Scene question records:
▼
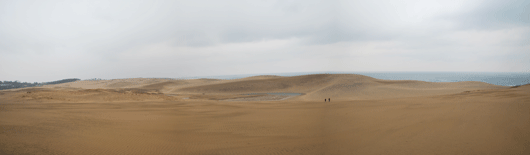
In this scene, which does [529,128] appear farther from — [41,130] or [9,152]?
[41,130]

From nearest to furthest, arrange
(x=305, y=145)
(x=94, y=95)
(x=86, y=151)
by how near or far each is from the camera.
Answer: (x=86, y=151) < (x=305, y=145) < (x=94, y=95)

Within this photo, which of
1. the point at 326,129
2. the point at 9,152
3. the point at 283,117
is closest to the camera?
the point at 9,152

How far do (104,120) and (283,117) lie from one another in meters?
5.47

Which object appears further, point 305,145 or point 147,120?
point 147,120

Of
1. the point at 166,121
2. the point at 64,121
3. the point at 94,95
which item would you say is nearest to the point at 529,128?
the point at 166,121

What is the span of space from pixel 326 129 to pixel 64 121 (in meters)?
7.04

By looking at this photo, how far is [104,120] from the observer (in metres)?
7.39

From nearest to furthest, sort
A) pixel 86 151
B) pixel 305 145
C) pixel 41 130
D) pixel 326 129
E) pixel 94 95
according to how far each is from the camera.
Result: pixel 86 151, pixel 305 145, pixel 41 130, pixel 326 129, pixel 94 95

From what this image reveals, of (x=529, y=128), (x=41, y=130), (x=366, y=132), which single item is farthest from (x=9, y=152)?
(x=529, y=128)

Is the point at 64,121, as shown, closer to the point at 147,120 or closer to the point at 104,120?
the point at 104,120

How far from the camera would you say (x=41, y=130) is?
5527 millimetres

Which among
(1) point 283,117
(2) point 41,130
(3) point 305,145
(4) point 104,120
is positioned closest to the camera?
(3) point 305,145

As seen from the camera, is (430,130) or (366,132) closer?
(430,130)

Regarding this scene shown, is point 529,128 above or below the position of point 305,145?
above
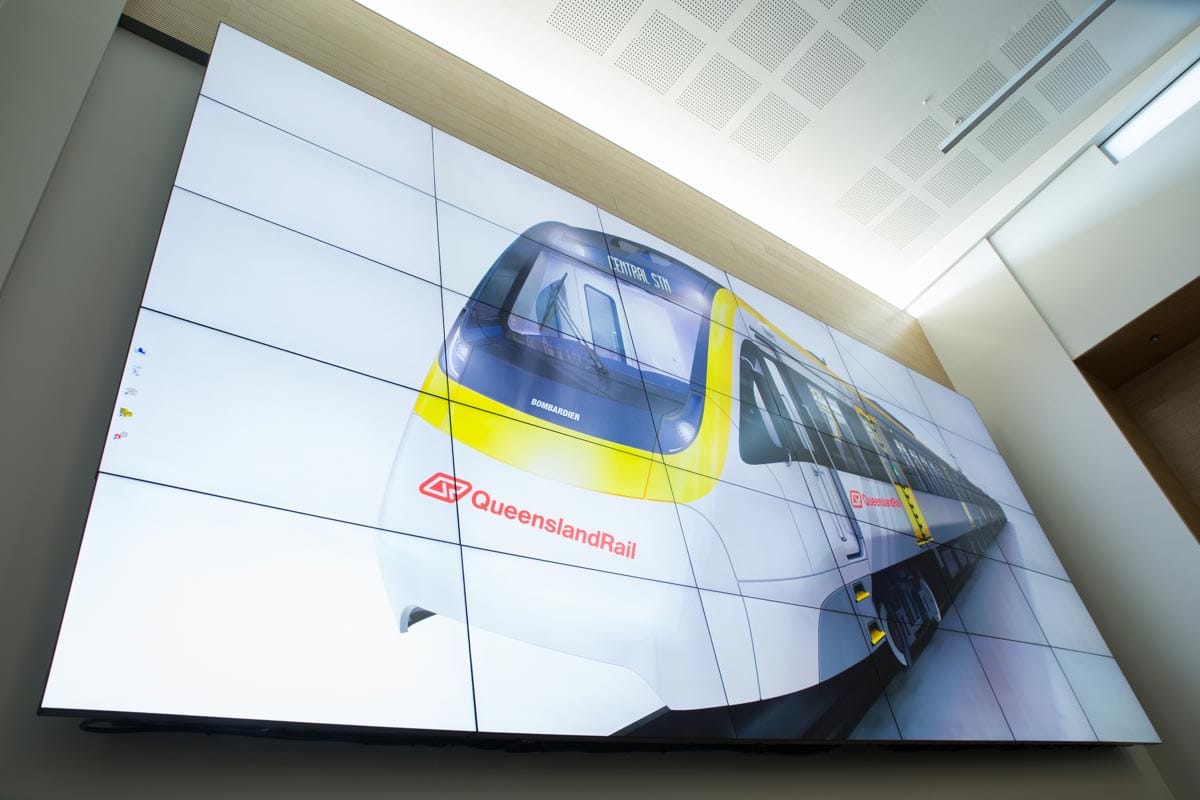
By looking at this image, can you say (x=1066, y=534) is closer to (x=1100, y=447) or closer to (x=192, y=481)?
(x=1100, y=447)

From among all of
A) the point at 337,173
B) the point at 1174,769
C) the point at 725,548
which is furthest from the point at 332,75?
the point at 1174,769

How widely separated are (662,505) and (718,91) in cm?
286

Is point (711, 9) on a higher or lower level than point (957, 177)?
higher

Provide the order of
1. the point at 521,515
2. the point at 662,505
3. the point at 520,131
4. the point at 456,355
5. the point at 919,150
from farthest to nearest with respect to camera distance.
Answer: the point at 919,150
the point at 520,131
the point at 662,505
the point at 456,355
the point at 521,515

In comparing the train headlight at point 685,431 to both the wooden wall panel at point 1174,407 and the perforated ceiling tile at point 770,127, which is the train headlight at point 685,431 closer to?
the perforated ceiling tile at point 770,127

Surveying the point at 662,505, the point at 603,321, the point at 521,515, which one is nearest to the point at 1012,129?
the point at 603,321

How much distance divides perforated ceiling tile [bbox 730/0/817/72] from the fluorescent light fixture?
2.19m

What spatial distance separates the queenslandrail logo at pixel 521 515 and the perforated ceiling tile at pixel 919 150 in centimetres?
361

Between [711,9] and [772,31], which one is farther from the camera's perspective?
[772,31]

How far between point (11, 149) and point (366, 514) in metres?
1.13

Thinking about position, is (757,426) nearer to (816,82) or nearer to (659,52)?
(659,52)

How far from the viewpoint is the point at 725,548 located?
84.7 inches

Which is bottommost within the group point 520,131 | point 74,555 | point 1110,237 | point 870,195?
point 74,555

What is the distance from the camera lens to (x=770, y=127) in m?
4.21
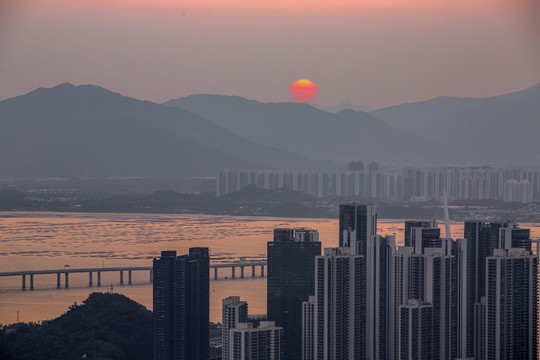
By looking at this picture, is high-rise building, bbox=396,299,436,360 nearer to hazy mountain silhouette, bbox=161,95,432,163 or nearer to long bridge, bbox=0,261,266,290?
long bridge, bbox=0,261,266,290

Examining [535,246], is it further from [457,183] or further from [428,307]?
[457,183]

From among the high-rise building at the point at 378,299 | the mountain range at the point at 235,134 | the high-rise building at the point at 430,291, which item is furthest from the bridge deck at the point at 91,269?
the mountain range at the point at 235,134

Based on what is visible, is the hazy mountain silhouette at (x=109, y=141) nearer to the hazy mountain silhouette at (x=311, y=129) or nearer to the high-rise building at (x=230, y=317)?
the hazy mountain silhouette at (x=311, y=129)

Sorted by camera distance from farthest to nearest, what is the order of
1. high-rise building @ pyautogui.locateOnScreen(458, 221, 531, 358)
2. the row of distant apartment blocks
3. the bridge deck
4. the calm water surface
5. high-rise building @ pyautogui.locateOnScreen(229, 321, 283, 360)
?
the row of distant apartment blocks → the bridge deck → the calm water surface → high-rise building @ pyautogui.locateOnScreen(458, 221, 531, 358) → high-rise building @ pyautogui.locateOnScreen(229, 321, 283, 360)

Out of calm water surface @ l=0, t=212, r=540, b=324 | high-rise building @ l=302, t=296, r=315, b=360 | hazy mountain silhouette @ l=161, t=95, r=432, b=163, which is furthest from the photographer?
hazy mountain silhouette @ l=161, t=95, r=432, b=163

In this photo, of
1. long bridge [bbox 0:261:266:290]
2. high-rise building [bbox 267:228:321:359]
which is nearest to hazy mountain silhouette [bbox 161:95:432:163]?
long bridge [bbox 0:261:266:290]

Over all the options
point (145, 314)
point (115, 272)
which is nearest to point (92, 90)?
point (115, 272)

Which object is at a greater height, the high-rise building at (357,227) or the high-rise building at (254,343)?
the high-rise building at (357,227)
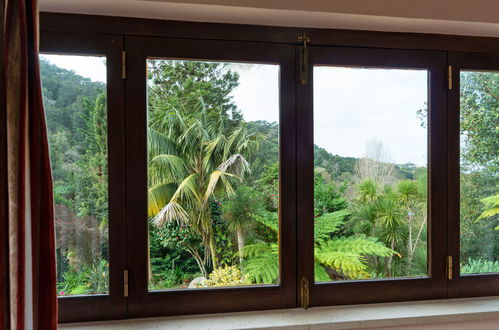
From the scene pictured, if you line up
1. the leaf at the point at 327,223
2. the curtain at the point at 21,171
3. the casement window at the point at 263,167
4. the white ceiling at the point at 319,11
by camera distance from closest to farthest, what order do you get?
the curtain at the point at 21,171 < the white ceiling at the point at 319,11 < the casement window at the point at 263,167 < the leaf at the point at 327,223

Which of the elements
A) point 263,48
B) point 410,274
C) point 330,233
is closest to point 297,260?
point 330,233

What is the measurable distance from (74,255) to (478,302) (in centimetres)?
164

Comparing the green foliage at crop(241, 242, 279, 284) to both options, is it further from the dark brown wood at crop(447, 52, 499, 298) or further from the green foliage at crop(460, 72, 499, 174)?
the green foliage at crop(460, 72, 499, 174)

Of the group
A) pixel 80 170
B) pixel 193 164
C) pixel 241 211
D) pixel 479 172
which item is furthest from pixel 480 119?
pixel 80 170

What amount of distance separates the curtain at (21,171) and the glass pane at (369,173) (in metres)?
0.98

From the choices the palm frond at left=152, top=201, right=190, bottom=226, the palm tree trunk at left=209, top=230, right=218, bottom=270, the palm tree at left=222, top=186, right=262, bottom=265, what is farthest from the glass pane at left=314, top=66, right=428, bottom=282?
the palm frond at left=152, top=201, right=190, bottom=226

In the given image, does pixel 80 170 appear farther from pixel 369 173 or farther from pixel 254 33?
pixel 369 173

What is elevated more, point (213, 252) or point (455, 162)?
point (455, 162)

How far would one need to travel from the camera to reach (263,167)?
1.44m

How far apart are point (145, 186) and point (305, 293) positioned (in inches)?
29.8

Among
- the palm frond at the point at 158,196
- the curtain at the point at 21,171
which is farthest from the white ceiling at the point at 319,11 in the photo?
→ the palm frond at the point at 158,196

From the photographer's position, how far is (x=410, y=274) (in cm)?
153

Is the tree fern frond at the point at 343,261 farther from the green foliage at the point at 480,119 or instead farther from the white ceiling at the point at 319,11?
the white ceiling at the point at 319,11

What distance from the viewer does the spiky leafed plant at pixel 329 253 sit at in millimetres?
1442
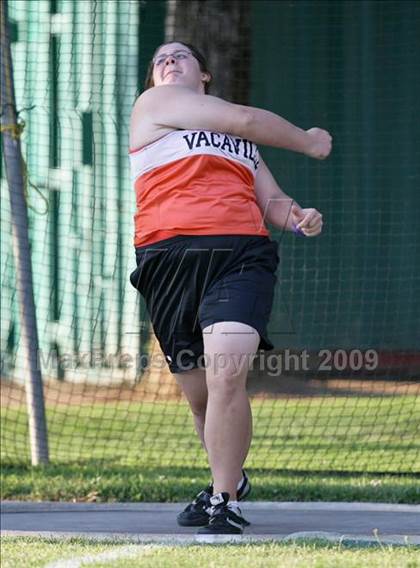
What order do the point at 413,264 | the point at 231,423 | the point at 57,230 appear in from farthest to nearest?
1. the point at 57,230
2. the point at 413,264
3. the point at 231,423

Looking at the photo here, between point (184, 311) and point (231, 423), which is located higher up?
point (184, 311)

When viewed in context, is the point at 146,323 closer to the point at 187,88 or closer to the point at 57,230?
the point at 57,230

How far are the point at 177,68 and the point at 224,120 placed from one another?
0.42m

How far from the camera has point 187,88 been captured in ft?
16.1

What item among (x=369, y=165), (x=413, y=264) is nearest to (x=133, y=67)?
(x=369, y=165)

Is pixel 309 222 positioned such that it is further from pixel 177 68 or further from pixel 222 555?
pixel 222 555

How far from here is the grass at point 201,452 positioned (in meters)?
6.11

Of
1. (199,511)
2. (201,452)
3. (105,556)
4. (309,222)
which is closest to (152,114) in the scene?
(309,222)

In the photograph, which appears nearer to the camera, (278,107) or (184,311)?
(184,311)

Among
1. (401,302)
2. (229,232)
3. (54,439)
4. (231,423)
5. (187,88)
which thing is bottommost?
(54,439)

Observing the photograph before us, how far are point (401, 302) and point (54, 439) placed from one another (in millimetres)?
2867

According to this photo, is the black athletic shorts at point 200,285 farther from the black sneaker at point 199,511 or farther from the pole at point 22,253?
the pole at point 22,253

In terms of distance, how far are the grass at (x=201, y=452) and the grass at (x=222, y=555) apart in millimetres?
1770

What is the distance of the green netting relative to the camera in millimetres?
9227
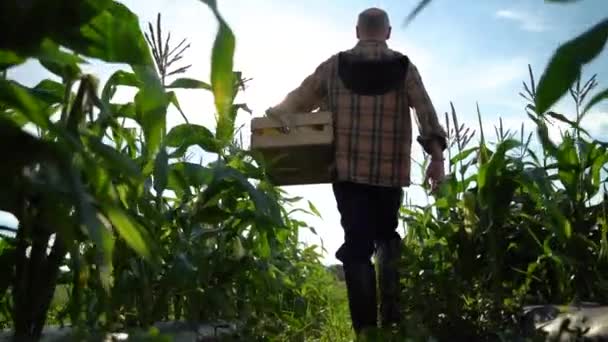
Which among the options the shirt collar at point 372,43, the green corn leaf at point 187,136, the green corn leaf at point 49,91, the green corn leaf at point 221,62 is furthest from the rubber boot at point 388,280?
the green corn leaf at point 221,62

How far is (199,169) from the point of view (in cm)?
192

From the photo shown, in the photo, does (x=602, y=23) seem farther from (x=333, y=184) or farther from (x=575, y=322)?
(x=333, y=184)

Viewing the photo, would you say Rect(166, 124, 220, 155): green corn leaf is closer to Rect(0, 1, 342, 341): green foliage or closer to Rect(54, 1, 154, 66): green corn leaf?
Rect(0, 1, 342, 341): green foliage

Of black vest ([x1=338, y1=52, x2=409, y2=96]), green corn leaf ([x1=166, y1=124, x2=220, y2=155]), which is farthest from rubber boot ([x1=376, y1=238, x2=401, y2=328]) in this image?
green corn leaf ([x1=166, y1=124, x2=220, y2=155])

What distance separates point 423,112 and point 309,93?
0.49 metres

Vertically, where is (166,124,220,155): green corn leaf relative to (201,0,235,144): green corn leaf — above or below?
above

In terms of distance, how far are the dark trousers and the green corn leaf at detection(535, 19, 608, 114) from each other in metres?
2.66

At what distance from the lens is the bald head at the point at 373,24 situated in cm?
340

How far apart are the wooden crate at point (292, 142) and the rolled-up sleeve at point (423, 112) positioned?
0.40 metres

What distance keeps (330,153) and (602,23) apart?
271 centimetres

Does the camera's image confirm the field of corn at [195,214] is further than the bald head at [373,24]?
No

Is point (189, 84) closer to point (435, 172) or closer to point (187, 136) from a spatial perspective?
▲
= Short exercise =
Render the lines from the one containing "In terms of distance, how far are the dark" through the last line above as a Markdown table with the columns "Row" and "Text", numbering each line and leaving out blank lines.

= Exercise answer =
| Row | Text |
|---|---|
| 1 | In terms of distance, how far are the dark trousers and the green corn leaf at detection(535, 19, 608, 114) from each other in metres? |
| 2 | 2.66 |
| 3 | At what distance from the lens is the bald head at the point at 373,24 situated in cm? |
| 4 | 340 |
| 5 | How far apart are the wooden crate at point (292, 142) and the rolled-up sleeve at point (423, 112) positioned? |
| 6 | 0.40 metres |
| 7 | What distance keeps (330,153) and (602,23) apart? |
| 8 | 271 centimetres |
| 9 | Does the camera's image confirm the field of corn at [195,214] is further than the bald head at [373,24]? |
| 10 | No |
| 11 | Is point (189, 84) closer to point (435, 172) or closer to point (187, 136) from a spatial perspective? |